>> begin ARTICLE

Yesterday I attended an interesting luncheon for entrepreneurs hosted by the Austin Technology Council. The event was part of their "CxO Best Practices Seminar Series", and featured several local experts on the panel with first hand knowledge in serving growing companies.
The panel was moderated by tech industry veteran Michael Cation, founder of NovusEdge. He did a great job of questioning the panelists, engaging the audience and sharing personal anecdotes from his 25 years of experience.
The panelists were:
Michael Barrett, Partner - Fulbright & Jaworski LLP
Corey Blahuta, Managing Director - vcfo
Jeff Sunshine, Managing Director - The Bank Street Group LLC
The first phase of the program covered ways to protect intellectual property, and the pros and cons of NDA's and the strategies for filing patents. While all of this is important to technology companies, sometimes the price of patents can outweigh their effectiveness. The best advice was that people should not get so worried about others ripping them off that they forget to focus on running the business. Many an entrepreneur has been overly paranoid about patents (some with less than stellar ideas) that they never got their businesses off the ground!

>> end ARTICLE

**EXERCISE AIM**
Answer from the luncheon post:
1. Which group hosted the luncheon?
2. How many years of experience did the moderator share anecdotes from?
3. Which firm is Jeff Sunshine a managing director of?

>> begin DATASET EXCERPT

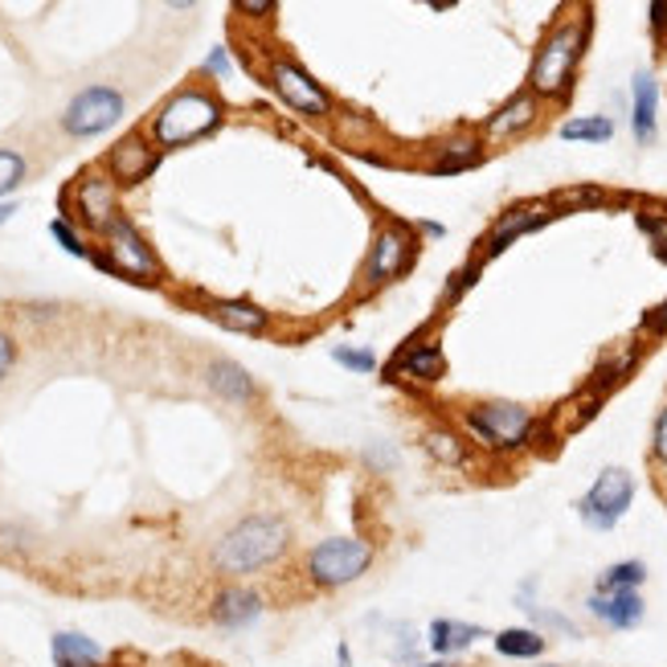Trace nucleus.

>> end DATASET EXCERPT

**TASK ANSWER**
1. The Austin Technology Council
2. 25 years
3. The Bank Street Group LLC